Are these polynomials irreducible modulo a prime $q$? I already saw that $X^2+1$ is not irreducible modulo 5 because $Z_5$ contains roots of -1. What about $x^{512}-1$? Is there a general criterion?
Thanks
For any $n \in \mathbb{N}$ and $p$ a prime that does not divide $n$,
$$ \Phi_n(x) \text{ is irreducible in } \mathbb{Z}_p \iff p \text{ is a primitive root modulo } n$$
Wikipedia article: Primitive root modulo n.
For powers of $2$, only $2$ and $4$ have primitive roots. Primitive roots modulo $n$ correspond to generators of $\mathbb{Z}_n^*$. For $n=2^k$ and $k\geq 3$, $\mathbb{Z}_n^*$ is not cyclic and thus there are no primitive roots modulo $n$.
Thus for higher powers of $2$, the cyclotomic polynomial will be reducible modulo any odd prime.

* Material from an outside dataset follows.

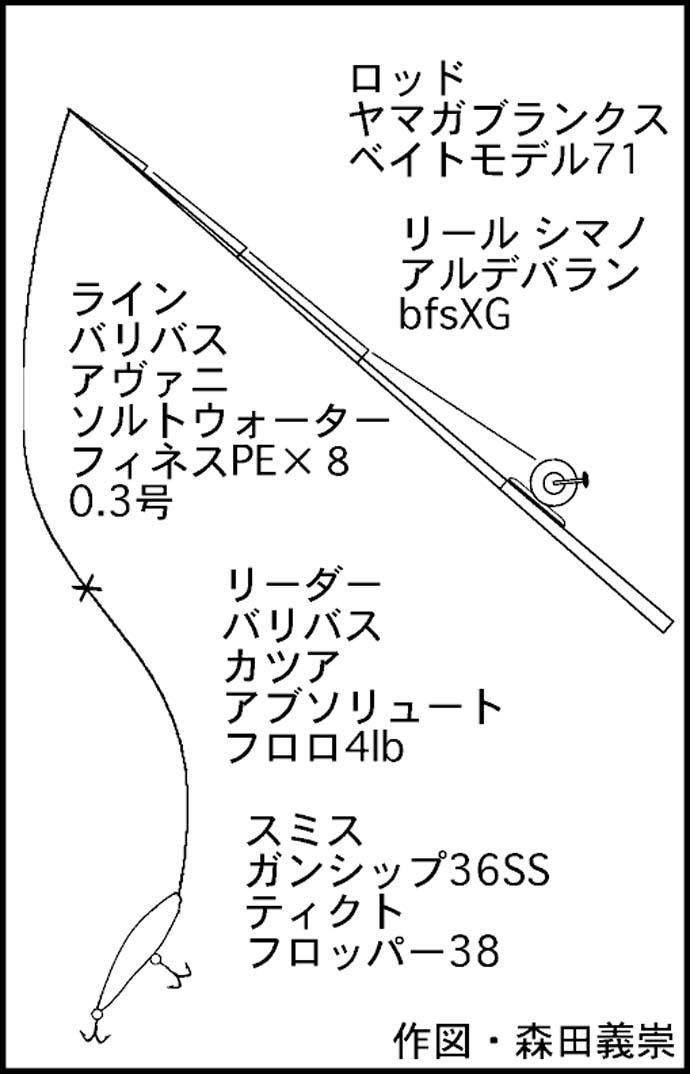 メバリングで22cm頭に本命複数 バスワームでもヒット【名古屋港】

I find this relatively general answer from the Finite Field book by Rudolf, theorem 2.47, helpful:
The cyclotomic field $K^{(n)}$ is a simple algebraic extension of $K$. If $K=\mathbb{F}_q$ with $\gcd(q,n)=1$, then the cyclotomic polynomial $Q_n$ factors into $\phi(n)/d$ distinct monic irreducible polynomials in $K[x]$ of the same degree $d$. Here $d$ is the least positive integer such that $q^d \equiv 1 \mod n$.